At baseline, caregivers in both comparison and intervention areas reported negligible levels of services received by SNEHA at less than 2%. At endline, after 16 months, more than 85% of sampled caregivers in intervention areas reported that they received services from SNEHA for their youngest child. Less than 1% of sampled caregivers in the comparison areas reported any services from SNEHA at endline, indicating that contamination was negligible. At endline we also asked caregivers whether the child had received any services from other organizations in the previous month; in both intervention and comparison areas, less than 1% reported getting any service from another organization for that child (data not shown). At both baseline and endline, PPI poverty likelihood estimates were significantly higher in the comparison areas, but socioeconomic levels remained relatively constant in both comparison and intervention areas.

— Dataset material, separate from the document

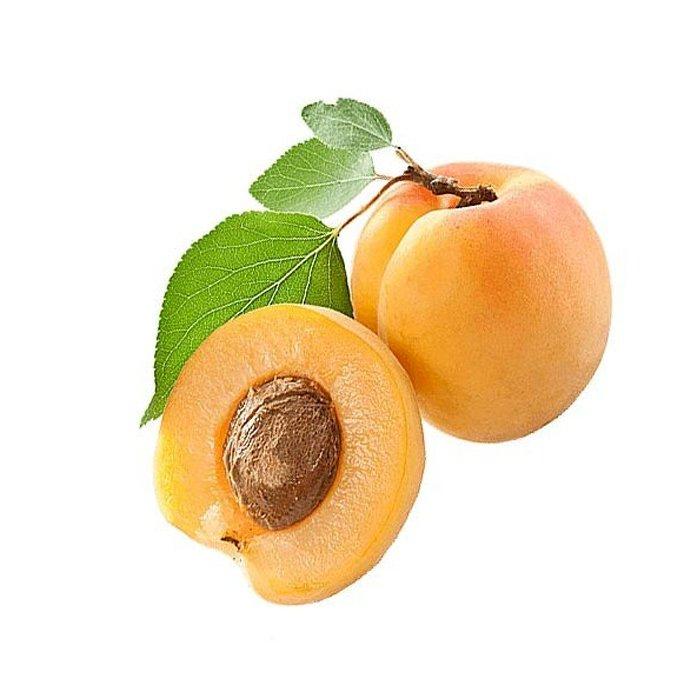 Apricot Bergeron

At baseline, overall prevalence of wasting was not significantly differently between intervention and comparison areas. Prevalence of wasting from baseline to endline decreased by 28% (18.0% to 13.0%) in intervention areas and by 5% (16.9% to 16.0%) in comparison areas (Table 4). Severe wasting prevalence fell by 39% from baseline to endline—from 3.8% to 2.3%. The differences in overall wasting and severe wasting prevalence levels at endline between intervention and comparison areas were significant, whereas the moderate wasting prevalence in intervention areas was lower but not significant.
We evaluated the program through logistic regression analysis of the endline data, comparing children residing in intervention areas with children residing in the comparison areas. Three logistic regressions models were used for the outcome of wasting: Model 1 adjusted for child characteristics; Model 2 adjusted for child and maternal characteristics; and Model 3 adjusted for child, maternal, and household characteristics (Table 5). All 3 models showed that children residing in intervention areas had significantly lower odds of being wasted (adjusted odds ratio [AOR], 0.81; 95% confidence interval [CI], 0.67–0.99 in Model 3), compared with neighboring comparison areas. Other factors for children that were also significantly associated with lower odds of wasting in all models included: being female (AOR, 0.76; 95% CI, 0.64–0.90 in Model 3); having a higher birth weight (AOR, 0.57; 95% CI, 0.49–0.66 in Model 3); having a mother with secondary level education as compared with primary or no education (AOR, 0.78; 95% CI, 0.63–0.98 in Model 3); and having a mother with a higher BMI (AOR, 0.96; 95% CI, 0.94–0.98 in Model 3). Factors for children significantly associated with a higher odds of wasting in all models included: having a mother born in east and northeast India as compared with south India (AOR 1.61; 95% CI, 1.00–2.59 in Model 3); a mother with higher age at marriage (AOR, 1.03; 95% CI, 1.00–1.06 in Model 3); having a household with a higher PPI poverty likelihood (AOR, 2.06; 95% CI, 1.13–3.74 in Model 3); and being Hindu as compared with being Muslim (AOR, 1.23; 95% CI, 1.01–1.49 in Model 3).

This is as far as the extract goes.